Learning Uniform Clusters on Hypersphere for Deep Graph-level Clustering

Mengling Hu,Chaochao Chen,Weiming Liu,Xinyi Zhang,Xinting Liao,Xiaolin Zheng
2023-11-23
Abstract:Graph clustering has been popularly studied in recent years. However, most existing graph clustering methods focus on node-level clustering, i.e., grouping nodes in a single graph into clusters. In contrast, graph-level clustering, i.e., grouping multiple graphs into clusters, remains largely unexplored. Graph-level clustering is critical in a variety of real-world applications, such as, properties prediction of molecules and community analysis in social networks. However, graph-level clustering is challenging due to the insufficient discriminability of graph-level representations, and the insufficient discriminability makes deep clustering be more likely to obtain degenerate solutions (cluster collapse). To address the issue, we propose a novel deep graph-level clustering method called Uniform Deep Graph Clustering (UDGC). UDGC assigns instances evenly to different clusters and then scatters those clusters on unit hypersphere, leading to a more uniform cluster-level distribution and a slighter cluster collapse. Specifically, we first propose Augmentation-Consensus Optimal Transport (ACOT) for generating uniformly distributed and reliable pseudo labels for partitioning clusters. Then we adopt contrastive learning to scatter those clusters. Besides, we propose Center Alignment Optimal Transport (CAOT) for guiding the model to learn better parameters, which further promotes the cluster performance. Our empirical study on eight well-known datasets demonstrates that UDGC significantly outperforms the state-of-the-art models.

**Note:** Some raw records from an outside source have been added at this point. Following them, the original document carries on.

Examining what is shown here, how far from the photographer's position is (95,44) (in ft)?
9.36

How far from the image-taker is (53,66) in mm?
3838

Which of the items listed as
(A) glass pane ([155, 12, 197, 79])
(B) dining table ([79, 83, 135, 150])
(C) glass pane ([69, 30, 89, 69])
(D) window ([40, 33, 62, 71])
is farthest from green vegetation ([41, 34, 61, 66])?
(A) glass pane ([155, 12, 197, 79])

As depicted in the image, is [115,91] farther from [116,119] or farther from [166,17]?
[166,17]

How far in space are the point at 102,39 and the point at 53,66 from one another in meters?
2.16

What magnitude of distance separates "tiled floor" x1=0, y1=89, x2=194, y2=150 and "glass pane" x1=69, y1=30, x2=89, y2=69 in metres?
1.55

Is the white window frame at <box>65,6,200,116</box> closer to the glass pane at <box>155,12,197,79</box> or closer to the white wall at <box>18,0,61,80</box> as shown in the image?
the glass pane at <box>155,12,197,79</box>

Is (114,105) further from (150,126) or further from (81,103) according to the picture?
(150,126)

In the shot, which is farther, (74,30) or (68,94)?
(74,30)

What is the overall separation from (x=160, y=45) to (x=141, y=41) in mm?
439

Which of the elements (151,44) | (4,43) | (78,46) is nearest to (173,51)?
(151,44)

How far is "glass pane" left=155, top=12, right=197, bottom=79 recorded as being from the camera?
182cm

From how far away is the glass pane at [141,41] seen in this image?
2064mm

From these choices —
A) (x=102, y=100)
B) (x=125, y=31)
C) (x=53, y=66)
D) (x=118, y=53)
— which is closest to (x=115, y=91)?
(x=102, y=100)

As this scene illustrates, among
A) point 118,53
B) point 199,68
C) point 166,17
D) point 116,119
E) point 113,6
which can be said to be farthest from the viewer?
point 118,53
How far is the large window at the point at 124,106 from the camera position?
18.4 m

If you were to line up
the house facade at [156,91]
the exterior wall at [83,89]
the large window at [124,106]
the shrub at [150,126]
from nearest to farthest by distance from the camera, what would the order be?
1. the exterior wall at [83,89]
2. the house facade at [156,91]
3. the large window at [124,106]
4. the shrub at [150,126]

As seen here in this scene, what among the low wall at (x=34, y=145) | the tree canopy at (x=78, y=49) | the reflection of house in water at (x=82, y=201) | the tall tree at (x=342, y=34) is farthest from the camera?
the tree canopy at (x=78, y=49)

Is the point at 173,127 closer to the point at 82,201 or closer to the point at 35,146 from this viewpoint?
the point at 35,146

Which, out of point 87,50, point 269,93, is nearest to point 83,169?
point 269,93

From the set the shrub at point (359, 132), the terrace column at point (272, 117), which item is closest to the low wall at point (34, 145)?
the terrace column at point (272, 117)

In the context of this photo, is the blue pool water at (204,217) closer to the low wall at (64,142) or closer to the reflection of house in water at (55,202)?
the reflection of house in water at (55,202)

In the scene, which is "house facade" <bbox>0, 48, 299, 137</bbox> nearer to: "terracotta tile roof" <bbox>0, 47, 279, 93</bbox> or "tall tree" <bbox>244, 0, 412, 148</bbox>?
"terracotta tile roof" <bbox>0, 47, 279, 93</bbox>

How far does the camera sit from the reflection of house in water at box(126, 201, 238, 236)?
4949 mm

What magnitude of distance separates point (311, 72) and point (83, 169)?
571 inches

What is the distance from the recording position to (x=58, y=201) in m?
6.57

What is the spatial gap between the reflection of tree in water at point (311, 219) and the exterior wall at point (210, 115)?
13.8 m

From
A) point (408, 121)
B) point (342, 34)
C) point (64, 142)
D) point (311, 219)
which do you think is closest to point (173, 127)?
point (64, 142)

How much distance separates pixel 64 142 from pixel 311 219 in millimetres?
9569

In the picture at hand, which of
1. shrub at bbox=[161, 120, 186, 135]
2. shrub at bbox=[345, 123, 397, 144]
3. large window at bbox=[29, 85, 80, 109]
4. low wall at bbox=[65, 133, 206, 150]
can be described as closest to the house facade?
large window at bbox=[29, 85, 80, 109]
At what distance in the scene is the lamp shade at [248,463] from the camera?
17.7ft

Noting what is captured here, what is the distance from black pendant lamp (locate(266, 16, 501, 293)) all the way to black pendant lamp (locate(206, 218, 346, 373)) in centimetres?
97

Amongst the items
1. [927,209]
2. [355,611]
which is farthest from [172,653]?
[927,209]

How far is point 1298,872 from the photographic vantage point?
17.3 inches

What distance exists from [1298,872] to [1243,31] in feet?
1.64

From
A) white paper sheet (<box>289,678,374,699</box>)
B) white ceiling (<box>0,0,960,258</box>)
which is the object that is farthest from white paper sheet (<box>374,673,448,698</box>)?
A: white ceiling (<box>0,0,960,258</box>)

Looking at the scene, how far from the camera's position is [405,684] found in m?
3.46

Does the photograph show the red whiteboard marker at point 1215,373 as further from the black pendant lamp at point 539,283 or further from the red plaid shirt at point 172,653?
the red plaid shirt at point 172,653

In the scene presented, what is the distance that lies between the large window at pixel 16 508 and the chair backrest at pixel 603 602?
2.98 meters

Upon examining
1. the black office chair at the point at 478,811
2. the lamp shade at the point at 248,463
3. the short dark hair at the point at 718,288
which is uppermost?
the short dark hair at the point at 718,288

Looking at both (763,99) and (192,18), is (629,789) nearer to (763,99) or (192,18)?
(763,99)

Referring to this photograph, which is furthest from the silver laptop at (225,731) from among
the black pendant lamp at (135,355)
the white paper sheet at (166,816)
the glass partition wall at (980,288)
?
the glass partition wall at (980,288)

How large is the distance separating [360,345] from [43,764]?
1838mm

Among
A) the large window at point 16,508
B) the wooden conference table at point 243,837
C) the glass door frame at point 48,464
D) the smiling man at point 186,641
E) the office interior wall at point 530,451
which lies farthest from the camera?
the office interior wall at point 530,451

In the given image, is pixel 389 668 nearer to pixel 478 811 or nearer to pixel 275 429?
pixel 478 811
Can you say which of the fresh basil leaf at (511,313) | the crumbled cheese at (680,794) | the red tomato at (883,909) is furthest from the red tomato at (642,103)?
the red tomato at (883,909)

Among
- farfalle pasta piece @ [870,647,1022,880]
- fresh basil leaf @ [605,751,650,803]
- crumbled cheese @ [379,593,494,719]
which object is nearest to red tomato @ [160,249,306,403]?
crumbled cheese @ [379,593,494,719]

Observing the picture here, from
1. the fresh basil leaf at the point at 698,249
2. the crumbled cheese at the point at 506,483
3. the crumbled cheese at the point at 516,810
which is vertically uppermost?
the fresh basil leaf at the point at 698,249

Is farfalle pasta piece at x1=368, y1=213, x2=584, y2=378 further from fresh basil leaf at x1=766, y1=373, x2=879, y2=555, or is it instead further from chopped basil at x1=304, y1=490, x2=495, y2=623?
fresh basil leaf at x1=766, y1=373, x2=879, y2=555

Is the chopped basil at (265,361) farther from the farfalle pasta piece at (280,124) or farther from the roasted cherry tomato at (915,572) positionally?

Machine Learning,Artificial Intelligence
What problem does this paper attempt to address?
### Problems Addressed by the Paper The paper primarily addresses the issue of graph-level clustering. Specifically, it aims to improve the performance of graph-level clustering and tackle the problem of "cluster collapse" encountered in deep graph clustering. #### Background and Challenges - **Limitations of Existing Methods**: Most current graph clustering methods focus on node-level clustering, i.e., grouping nodes within a single graph into different clusters. In contrast, there is less research on graph-level clustering (i.e., grouping multiple graphs). - **Application Scenarios**: Graph-level clustering plays an important role in various real-world applications, such as molecular property prediction and community analysis in social networks. - **Challenges**: - Graph-level representations are usually obtained through global pooling (e.g., mean pooling, sum pooling) from all node-level representations, which can lead to information loss. - Unlike node-level clustering, which can obtain additional supervision signals from neighbors, graph-level clustering lacks extra supervision signals, resulting in limited distinguishability of representations. - Deep graph clustering is prone to obtaining degenerate solutions, where all representations converge to a single point (representation collapse). #### Proposed Method To address the above challenges, the authors propose a novel deep graph-level clustering method called **Uniform Deep Graph Clustering (UDGC)**. The main contributions of UDGC include: 1. **Uniformly Distributed Pseudo-Label Generation Module**: Generates uniformly distributed pseudo-labels through Augmented Consensus Optimal Transport (ACOT), ensuring that each cluster has a sufficient number of samples. 2. **Representation Enhancement Module**: Utilizes contrastive learning to distribute different clusters uniformly on the unit hypersphere, avoiding cluster collapse. 3. **Center-Aligned Optimal Transport (CAOT)**: Further enhances the consistency between the representation space and the model parameter space, guiding the model to learn better parameters. #### Experimental Results - Experiments on eight commonly used datasets show that UDGC significantly outperforms existing state-of-the-art models. - Notably, UDGC performs well on both balanced and imbalanced datasets. Through these improvements, UDGC can significantly enhance the performance of deep graph-level clustering and effectively avoid the problem of cluster collapse.